DATA SUPPLIED:
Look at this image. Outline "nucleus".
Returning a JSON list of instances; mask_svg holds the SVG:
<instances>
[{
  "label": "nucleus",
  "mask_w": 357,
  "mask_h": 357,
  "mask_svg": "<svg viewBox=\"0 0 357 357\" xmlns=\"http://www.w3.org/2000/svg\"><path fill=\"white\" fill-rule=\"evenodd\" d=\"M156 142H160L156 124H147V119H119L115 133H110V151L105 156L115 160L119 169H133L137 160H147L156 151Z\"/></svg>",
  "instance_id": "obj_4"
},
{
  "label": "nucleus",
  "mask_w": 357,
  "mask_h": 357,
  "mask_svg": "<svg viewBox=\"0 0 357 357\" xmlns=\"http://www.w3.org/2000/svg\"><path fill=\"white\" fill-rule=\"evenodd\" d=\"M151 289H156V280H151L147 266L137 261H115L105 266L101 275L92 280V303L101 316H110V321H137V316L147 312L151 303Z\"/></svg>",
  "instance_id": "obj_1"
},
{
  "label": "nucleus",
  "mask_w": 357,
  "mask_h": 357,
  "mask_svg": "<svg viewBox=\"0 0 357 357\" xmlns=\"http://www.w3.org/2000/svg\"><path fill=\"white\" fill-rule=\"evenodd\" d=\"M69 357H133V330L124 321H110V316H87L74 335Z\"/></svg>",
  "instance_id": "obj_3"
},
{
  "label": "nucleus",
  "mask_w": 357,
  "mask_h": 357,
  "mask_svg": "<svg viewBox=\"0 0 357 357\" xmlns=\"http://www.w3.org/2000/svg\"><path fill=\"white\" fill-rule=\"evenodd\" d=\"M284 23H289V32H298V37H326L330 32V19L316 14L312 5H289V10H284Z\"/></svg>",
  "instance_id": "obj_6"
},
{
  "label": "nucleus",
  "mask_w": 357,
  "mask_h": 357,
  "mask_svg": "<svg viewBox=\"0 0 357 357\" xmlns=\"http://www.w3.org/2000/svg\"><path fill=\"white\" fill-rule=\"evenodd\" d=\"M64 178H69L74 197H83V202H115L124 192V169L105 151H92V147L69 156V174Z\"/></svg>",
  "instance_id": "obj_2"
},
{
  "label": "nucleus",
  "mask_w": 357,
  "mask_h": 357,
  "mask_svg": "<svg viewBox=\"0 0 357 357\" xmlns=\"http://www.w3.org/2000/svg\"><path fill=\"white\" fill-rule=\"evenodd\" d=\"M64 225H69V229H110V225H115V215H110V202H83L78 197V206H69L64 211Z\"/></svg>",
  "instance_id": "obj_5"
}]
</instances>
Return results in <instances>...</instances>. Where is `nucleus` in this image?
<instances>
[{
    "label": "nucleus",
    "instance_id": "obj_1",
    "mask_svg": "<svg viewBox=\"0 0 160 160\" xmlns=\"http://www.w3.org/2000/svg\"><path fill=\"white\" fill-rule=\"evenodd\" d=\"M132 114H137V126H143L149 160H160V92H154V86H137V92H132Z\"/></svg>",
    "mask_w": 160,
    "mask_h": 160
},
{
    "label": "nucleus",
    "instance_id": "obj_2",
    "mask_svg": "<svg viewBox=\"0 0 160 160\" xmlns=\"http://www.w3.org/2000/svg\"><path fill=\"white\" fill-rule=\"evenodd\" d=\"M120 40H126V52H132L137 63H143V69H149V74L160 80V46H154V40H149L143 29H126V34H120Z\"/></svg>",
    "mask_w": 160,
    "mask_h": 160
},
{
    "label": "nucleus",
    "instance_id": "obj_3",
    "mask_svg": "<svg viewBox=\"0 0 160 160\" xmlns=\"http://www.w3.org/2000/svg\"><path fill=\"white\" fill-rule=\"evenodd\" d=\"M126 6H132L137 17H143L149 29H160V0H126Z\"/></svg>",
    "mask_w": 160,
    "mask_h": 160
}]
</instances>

GIVEN REQUEST: List every line of the material above that contains the word "this".

RESULT:
Look at this image. Outline "nucleus".
Return results in <instances>...</instances>. Where is `nucleus` in this image?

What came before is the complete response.